__Выбранный отрывок__.
Попа, конечно, и раньше осмеливалась показаться обнаженной среди садов, но мифологический или библейский сюжет заставлял забыть о непристойности. Конечно, и бесконечные нимфы, убегающие от фавнов, и Сусанны под пристальными взглядами старцев, и Вирсавии, застигнутые врасплох царями, и многочисленные Артемиды, нечаянно встретившиеся с Актеонами, гневались на дерзких нахалов, но не отказывались из-за них от купания. На лицах всех этих героинь столь явно читалась оскорбленная невинность, что мораль никогда не страдала. Но почему же художники так любили этот сюжет?
Жильбер Ласко[7] полагает, что мужчины, грезя о женщине, в действительности мечтают о чем-то влажном, текучем. Кстати, героини далеко не всегда напуганы так сильно, как следовало бы. Вспомним «Купание Дианы» Клуэ. Тугая, кокетливо отставленная попа богини превосходно себя чувствует в гуще леса, среди резвящихся сатиров. Или полотно «Тепидариум» (так назывался теплый бассейн в античных термах), принадлежащее кисти одного из представителей школы Фонтенбло: незваного гостя на картине нет, женские ягодицы наслаждаются купанием в одиночестве. Заметим, кстати, что теплый зад выглядит намного привлекательнее зада замерзшего — тот поджимается, только что не становится вогнутым, словно отказывает вам. Попка, которой тепло, отдается свободно, по доброй воле, она набухает, как губка.
Ренуар говорил: «Обнаженная женщина может выходить из моря или вставать с кровати, носить имя Венера или зваться Нини — все равно ничего лучше в мире не существует». Очень похоже на замечание в «Пире» Платона: на свете есть две Афродиты: старшая (небесная) и младшая, которую мы именуем земной или «пошлой». Увы — различить их бывает очень нелегко. Дега, например, с обезоруживающей естественностью наблюдал за прелестными попками в ванных комнатах. Иногда кажется, что он залезал на стул или выглядывал из-под стола, стремясь под самым выгодным углом рассмотреть все эти округлости, чтобы потом запечатлеть на холсте фантастические изгибы женского тела. «Я изображаю женщин напрочь лишенными кокетства, — говорил художник, — как животных, старательно приводящих себя в порядок». Что именно они делают? Моют руки, чистятся, расчесывают волосы, приседают, вытираются — раз, другой, — промокая полотенцем поясницу, шею, другие местечки, и все начинают снова. Попа, совершающая свой туалет, не расположена к мечтательности, ей безразличны любопытные взгляды. Попе ни до кого нет дела. И это весьма досадно. Хотелось бы посмотреть, как она расслабится или разнежится. Но нет. Она не выставляет себя напоказ в самом выгодном свете. Ей на это плевать. Зад земной Афродиты не станет терять время попусту. «Картина, — говорил Боннар, — это крошечный мирок, который должен быть самодостаточным». Именно так. Задница Боннара знает, что она любима. В этом вся разница. Она волнует своей кротостью, наполняя комнату сиянием красоты и беспечности. Совершенно очевидно, что Боннару позировала не проститутка, нанятая за деньги, а Марта, его жена. На картине 1933 года «Обнаженная перед зеркалом» мы видим безыскусную, нежную и застенчивую попку. Ягодицы Марты излучают свет, но мысли ее далеко — она разглядывает себя в зеркале. Откуда эта тревога? Что она предчувствует? Ягодицы написаны в теплых терракотовых тонах, они трепещут и переливаются, как зерна граната. Вот так-то: лицо исчезает, а зад смеется.

__Исходный материал__.

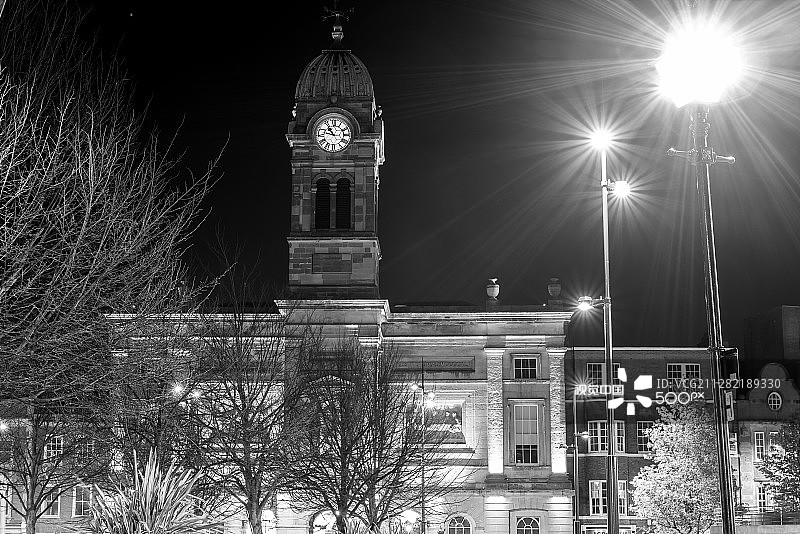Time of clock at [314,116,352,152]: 10:47
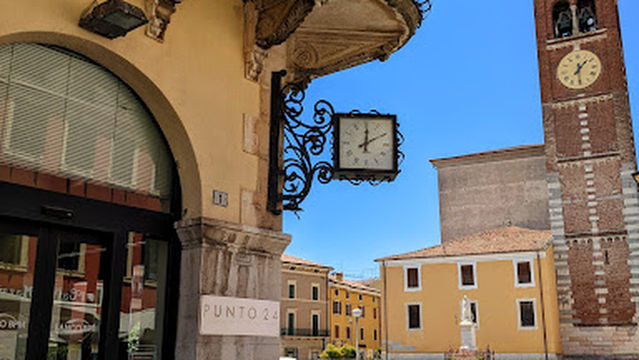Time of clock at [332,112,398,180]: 12:10
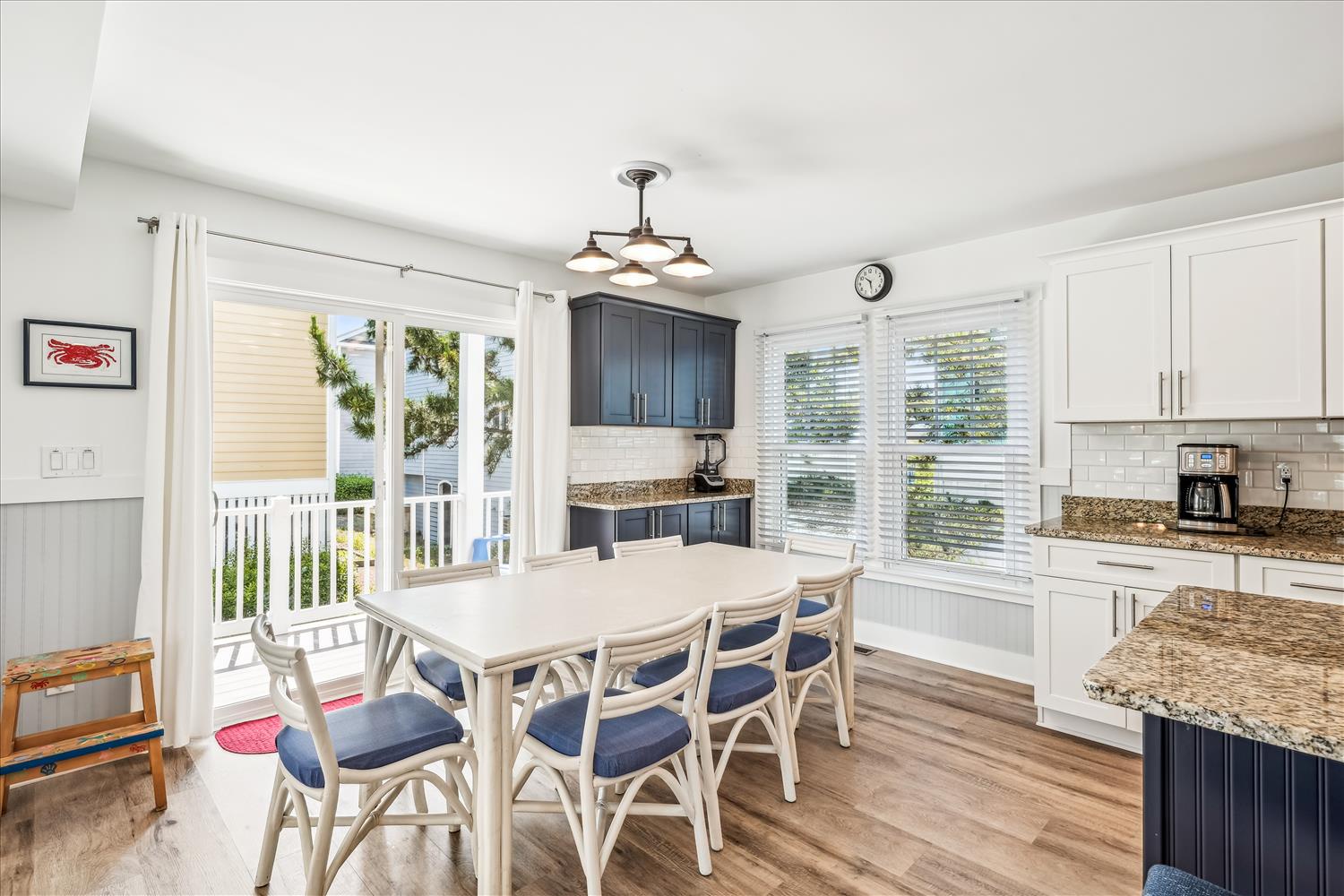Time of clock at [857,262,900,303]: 10:28
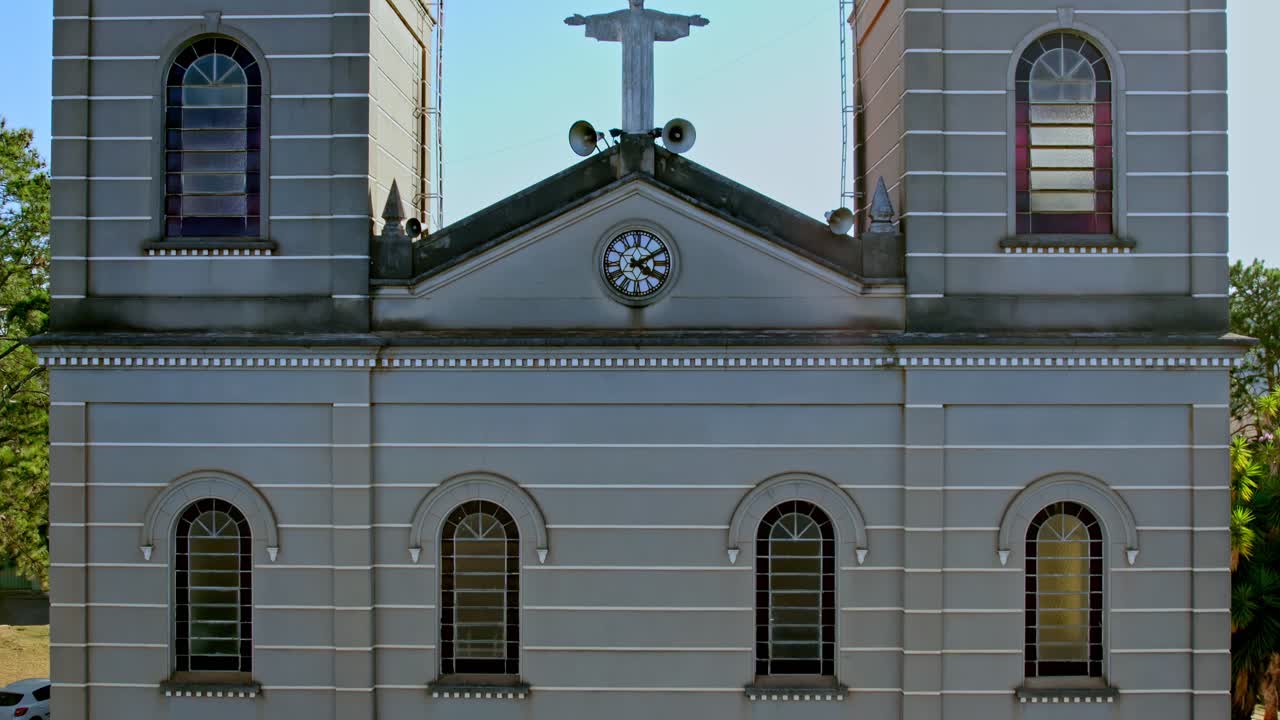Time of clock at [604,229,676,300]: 4:10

__Суть задания__. Выведите без изменений фрагмент отрывка о наготе в живописи — от слов «Попа, конечно, и» до слов «любили этот сюжет?» включительно.

__Результат__.
Попа, конечно, и раньше осмеливалась показаться обнаженной среди садов, но мифологический или библейский сюжет заставлял забыть о непристойности. Конечно, и бесконечные нимфы, убегающие от фавнов, и Сусанны под пристальными взглядами старцев, и Вирсавии, застигнутые врасплох царями, и многочисленные Артемиды, нечаянно встретившиеся с Актеонами, гневались на дерзких нахалов, но не отказывались из-за них от купания. На лицах всех этих героинь столь явно читалась оскорбленная невинность, что мораль никогда не страдала. Но почему же художники так любили этот сюжет?